Commercial purity aluminum is the basis for the majority of the normal aluminum alloys. It is often used without any additions, such as in the production of utensils and foil. The production of metallic aluminum from alumina takes place in electrolytic cells or pots at a temperature of approximately 950.degree. C. Direct current is passed through a current-conducting salt bath in which alumina is dissolved. The bath consists of fused sodium aluminum fluoride (Na.sub.3 AlF.sub.6), commonly called cryolite, or a mixture of cryolite and other fluorides. Because alumina dissolves in the salt bath, the electrolysis takes place considerably under the melting point of alumina (about 2150.degree. C.). Aluminum fluoride, lithium fluoride, calcium fluoride or magnesium fluoride can be added to the bath in order to further lower the melting point and/or vapor pressure.

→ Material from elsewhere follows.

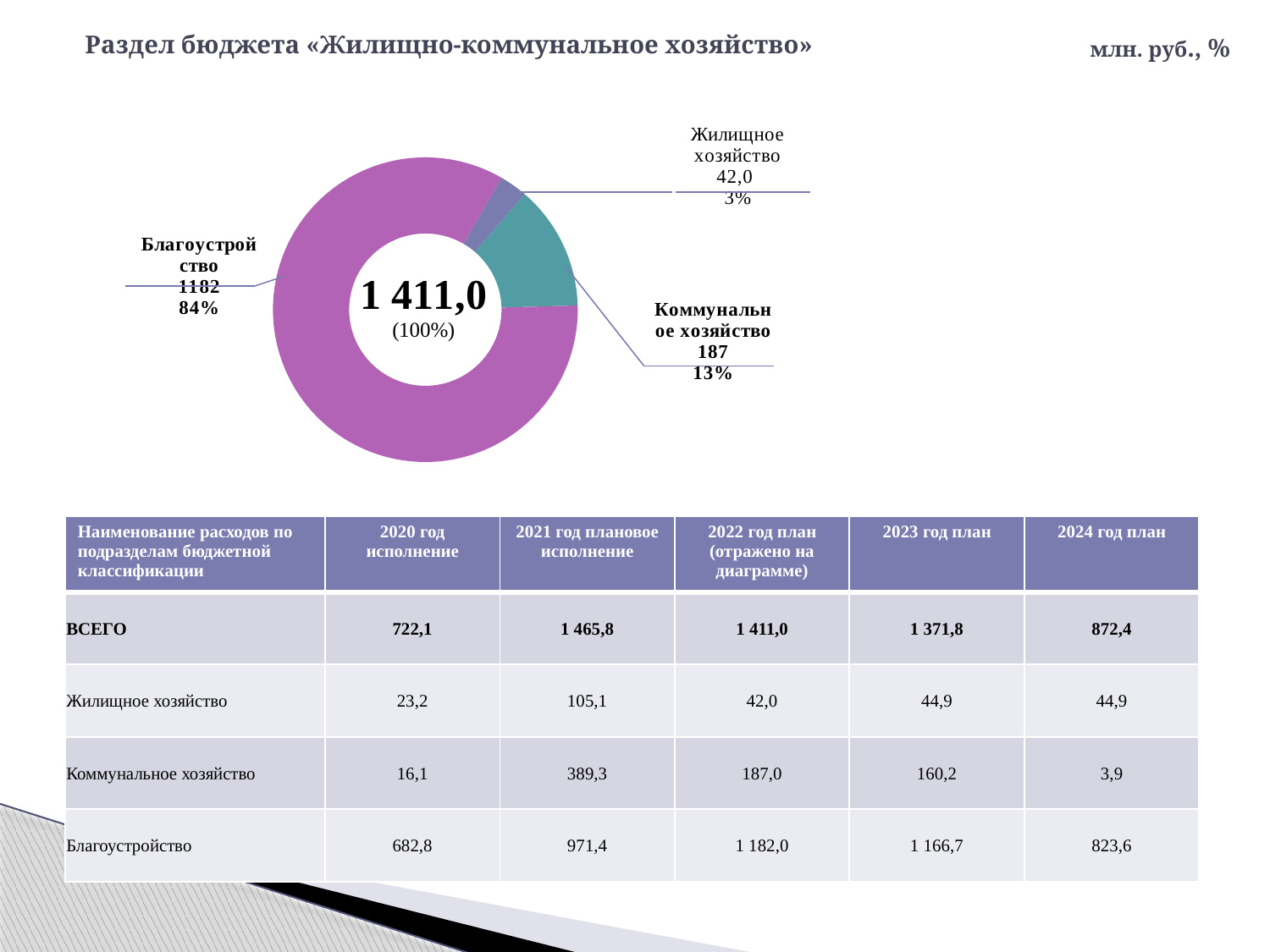
What share of the doughnut chart does Благоустройство represent? 84% Which category has the smallest slice of the doughnut chart? Жилищное хозяйство What total value is shown in the centre of the doughnut chart? 1 411,0 What value is shown for Жилищное хозяйство on the doughnut chart? 42,0 How many categories are shown on the doughnut chart? 3 Which is larger on the doughnut chart: Коммунальное хозяйство or Жилищное хозяйство? Коммунальное хозяйство What share of the doughnut chart does Коммунальное хозяйство represent? 13% What share of the doughnut chart does Жилищное хозяйство represent? 3% What value is shown for Коммунальное хозяйство on the doughnut chart? 187 Which category has the largest slice of the doughnut chart? Благоустройство What is the difference between the values for Благоустройство and Коммунальное хозяйство on the doughnut chart? 995 What value is shown for Благоустройство on the doughnut chart? 1182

The typical electrolytic cell comprises a rectangular steel shell lined with refractory material as heat insulation, which in turn is lined with carbon. Carbon blocks in a bottom of the cell serve as the cathode. The cell holds the fuse salt electrolyte in which alumina is dissolved. Carbon anodes are suspended from above the cell and dip into the bath. When the cell is in operation, the bath is kept molten by the heat generated from the passage of electrical current. The surface is usually crusted over. Alumina is added to the bath as needed by breaking the crust. Under the influence of the electric current, aluminum metal is deposited at the negative pole and, therefore, collects at the bottom of the cell from where it is siphoned periodically. Oxygen is released at the anodes where it reacts with carbon, forming CO and CO.sub.2. Thus, the anodes and anode bars supporting the anodes in a conventional manner are consumed and must be replaced regularly. It is highly desirable to both prevent anode bars from being consumed rapidly, yet permit rapid restoration, refurbishment and/or replacement when so dictated.

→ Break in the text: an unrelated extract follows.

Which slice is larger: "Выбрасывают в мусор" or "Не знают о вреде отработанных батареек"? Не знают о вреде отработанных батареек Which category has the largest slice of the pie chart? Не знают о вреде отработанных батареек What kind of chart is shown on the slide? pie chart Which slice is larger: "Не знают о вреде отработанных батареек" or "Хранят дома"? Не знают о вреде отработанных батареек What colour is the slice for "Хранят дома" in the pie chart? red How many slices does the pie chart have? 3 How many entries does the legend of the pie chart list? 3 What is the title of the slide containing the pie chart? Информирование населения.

Conventional aluminum reduction plants require a large amount of electrical energy, and by extending the life of electrodes or allowing inexpensive refurbishment thereof, electrical costs are maintained sufficiently low to assure the production of commercially competitive aluminum by increasing power efficiency and associated carbon anode efficiency, a reduction in the price of aluminum can be achieved and is, of course, compounded over time. Such savings involve a great deal of money (in the millions) and high anode efficiency is extremely advantageous under present Hall-Heroult cell processes using consumable anodes.